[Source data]
************

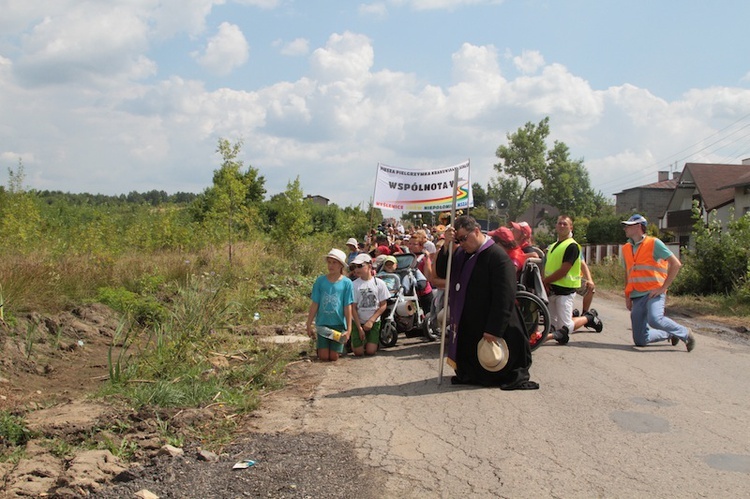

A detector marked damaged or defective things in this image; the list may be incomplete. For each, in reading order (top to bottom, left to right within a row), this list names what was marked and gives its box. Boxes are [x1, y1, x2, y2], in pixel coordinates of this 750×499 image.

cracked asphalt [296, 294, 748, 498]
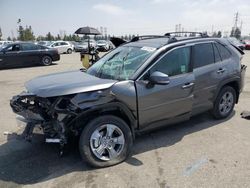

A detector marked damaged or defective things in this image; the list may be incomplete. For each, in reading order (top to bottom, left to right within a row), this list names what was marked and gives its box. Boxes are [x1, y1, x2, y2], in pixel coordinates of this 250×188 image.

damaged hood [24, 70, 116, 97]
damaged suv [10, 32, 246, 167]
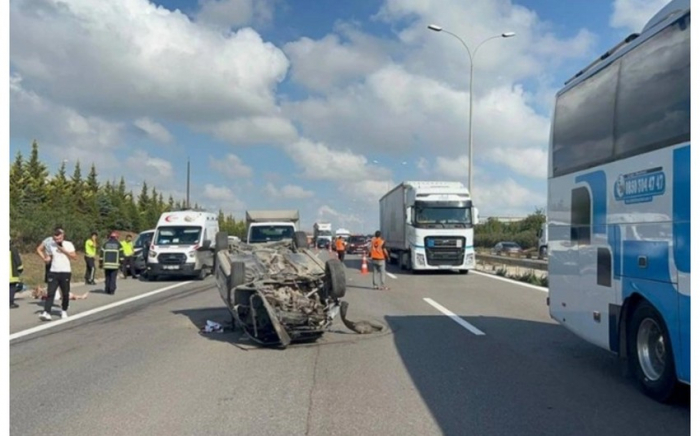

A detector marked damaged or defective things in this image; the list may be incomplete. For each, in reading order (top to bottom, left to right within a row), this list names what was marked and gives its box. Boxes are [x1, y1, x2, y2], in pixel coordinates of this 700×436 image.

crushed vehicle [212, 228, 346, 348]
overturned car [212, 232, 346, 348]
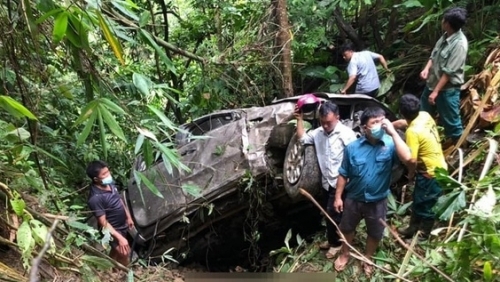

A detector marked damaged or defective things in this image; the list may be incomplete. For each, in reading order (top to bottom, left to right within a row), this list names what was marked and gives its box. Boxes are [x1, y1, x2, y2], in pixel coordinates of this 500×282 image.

************

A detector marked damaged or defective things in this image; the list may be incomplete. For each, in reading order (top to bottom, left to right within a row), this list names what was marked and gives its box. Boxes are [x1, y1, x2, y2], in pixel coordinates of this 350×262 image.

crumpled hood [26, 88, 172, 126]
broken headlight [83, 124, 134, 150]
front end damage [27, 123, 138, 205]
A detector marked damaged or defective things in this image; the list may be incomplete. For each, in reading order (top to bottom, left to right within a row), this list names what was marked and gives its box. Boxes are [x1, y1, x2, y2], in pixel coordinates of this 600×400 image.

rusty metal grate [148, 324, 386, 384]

************

Return exactly the lines that appear in the data above between the line containing "this 700×436 image." and the line containing "this 500×282 image.", both of which are included, and leave the pictures out.

• _RESPONSE TO THIS TASK_:
A detector marked damaged or defective things in this image; the list may be incomplete. For each, in reading order (top to bottom, left to right within a row), this list names what was marked and gives its box. Boxes are [x1, y1, x2, y2], in pixel coordinates of this 700×436 image.

crushed vehicle [212, 228, 346, 348]
overturned car [212, 232, 346, 348]

A detector marked damaged or defective things in this image; the list may be incomplete. For each, in reading order (top to bottom, left to right within a row), this list names what was marked and gives its box. Boxes are [x1, y1, x2, y2], in pixel coordinates of this 500×282 image.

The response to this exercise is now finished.